D. S. Ismailova, J. V. Abramova, P. I. Novikov, Y. O. Grusha
The aim of this study was to distinguish different forms of orbital involvement in granulomatosis with polyangiitis (GPA) and to compare their clinical course and outcomes.
Two hundred twenty-six consecutive patients with GPA were retrospectively studied. All patients fulfilled the classification criteria of American College of Rheumatology; diagnosis of localized GPA was established according to Chapel Hill Consensus. Of those, 74 patients with orbital disease were enrolled into further investigation of different forms of orbital disease.
Overall ocular involvement was diagnosed in 50% (113/226) of patients; in 5.3% (12/226), inflammatory eye disease resulted in permanent visual loss. Most common ophthalmic manifestations were orbital masses, episcleritis/conjunctivitis, and scleritis (74/226, 32/226, and 12/226, respectively). Seventy-four patients with orbital involvement were divided into three groups: those with orbital mass without primary lacrimal gland involvement (1st group, 45 patients), those with lacrimal gland involvement (2nd group, 26 patients), and those with extraocular myositis (3rd group, 3 patients). Symptoms such as orbital pain, decreased vision, double vision, red eye, scleritis, orbital wall destruction, primary gaze strabismus, and ocular motility restriction were significantly more common in the 1st group. Peripheral ulcerative keratitis (PUK) was present in the 1st group only. Patients of the 1st group suffered from visual loss, double vision, primary gaze strabismus, and ocular motility restriction significantly more often. Eleven of them developed visual loss; 5 of them underwent enucleation, whereas in the group of patients with dacryoadenitis, only 1 patient had BCVA less than 0.3.

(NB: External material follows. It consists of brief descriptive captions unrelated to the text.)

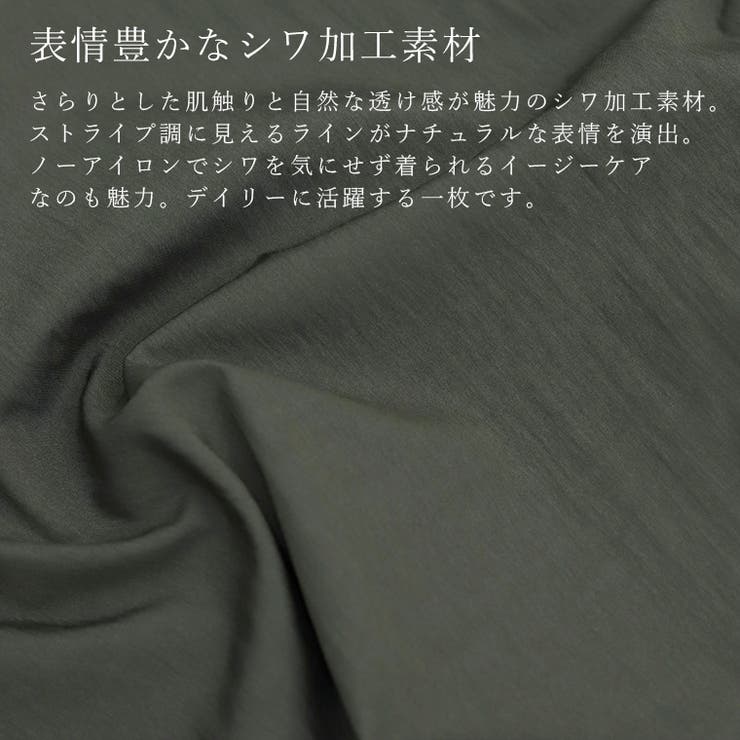 シワ加工長袖ドルマンスキッパーシャツ | FUNNY COMPANY＋  | 詳細画像8 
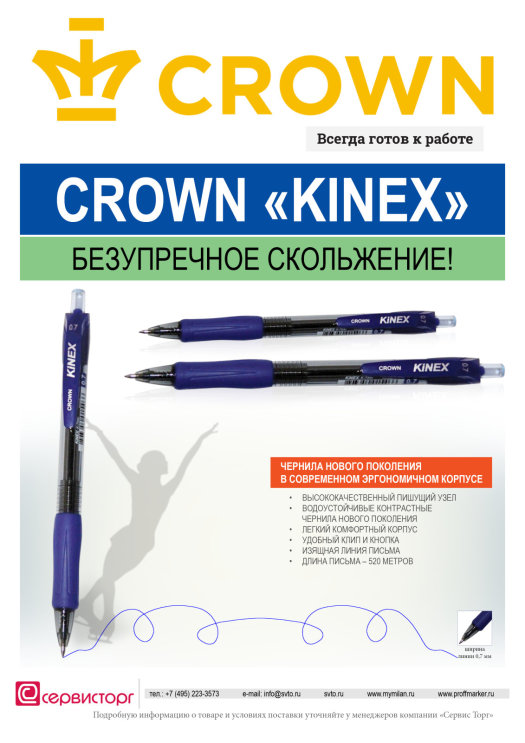 ��������� ����� Crown KINEX 7000 � ����������� ����������!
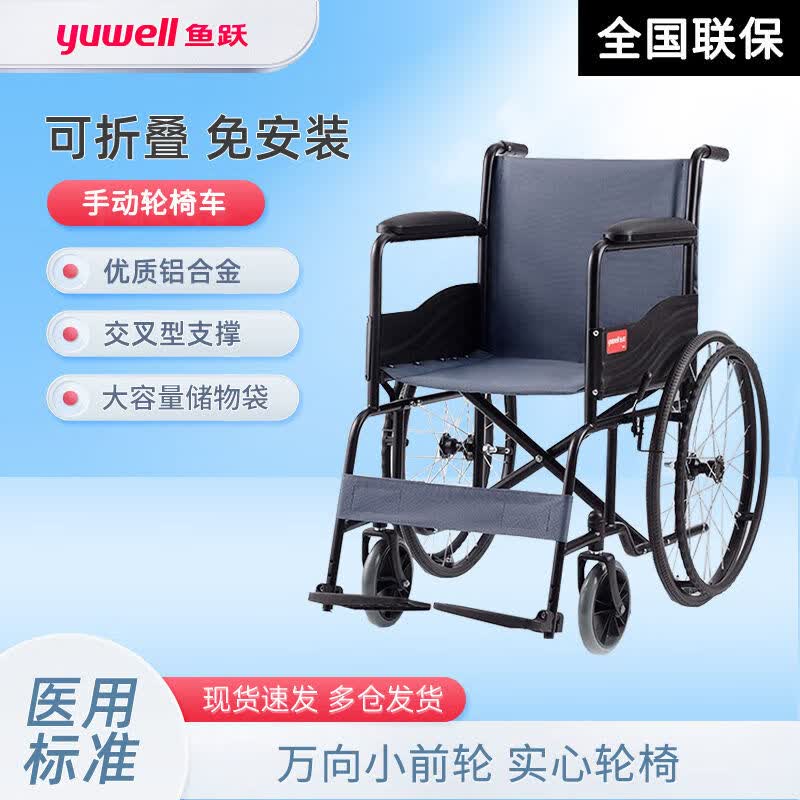 鱼跃(yuwell)轮椅车h051折叠轻便专用多功能轻型瘫痪代步手推车残疾人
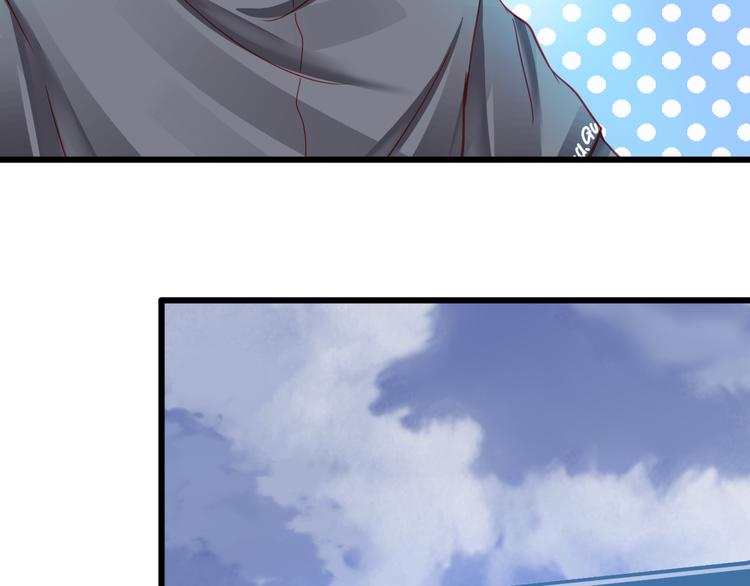🍲重生星辉 第17话 楚馨遇难了！ 第30页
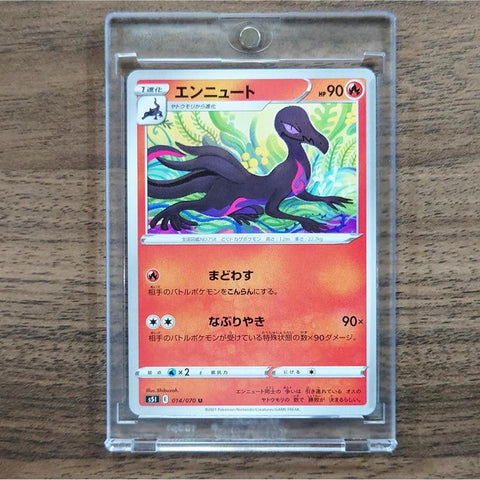 Salazzle U 014/070 S5I Single Strike Master Japanese Pokemon Card [USED] — photo 1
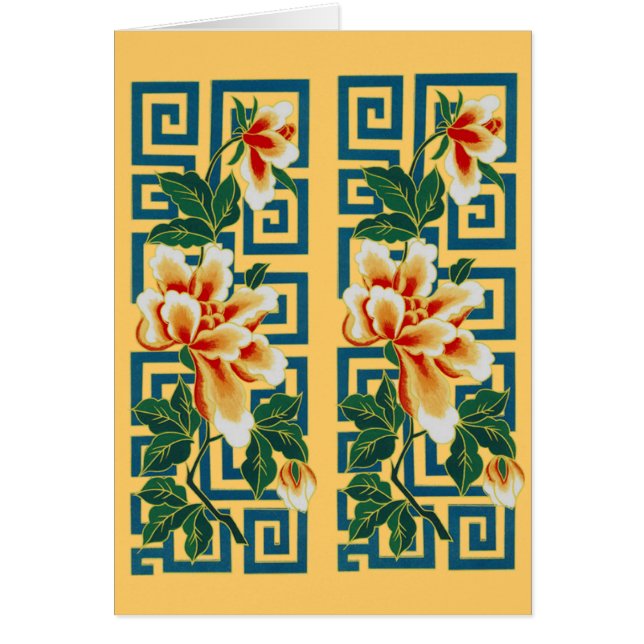 Flowers Leaves Elegant Border Design Card (Front)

Three types of orbital disease in GPA were proposed: orbital mass without primary lacrimal gland involvement, dacryoadenitis, and extraocular myositis. Patients with orbital mass without lacrimal gland involvement are characterized with a higher rate of systemic disease, severe clinical course not uncommonly associated with other ophthalmic manifestations (necrotizing scleritis, PUK, orbital walls destruction), relatively unfavorable outcome with high level of morbidity (optic nerve atrophy, anophthalmos, strabismus), and higher rate of recurrences. Dacryoadenitis in GPA showed to be not severe manifestation with favorable prognosis.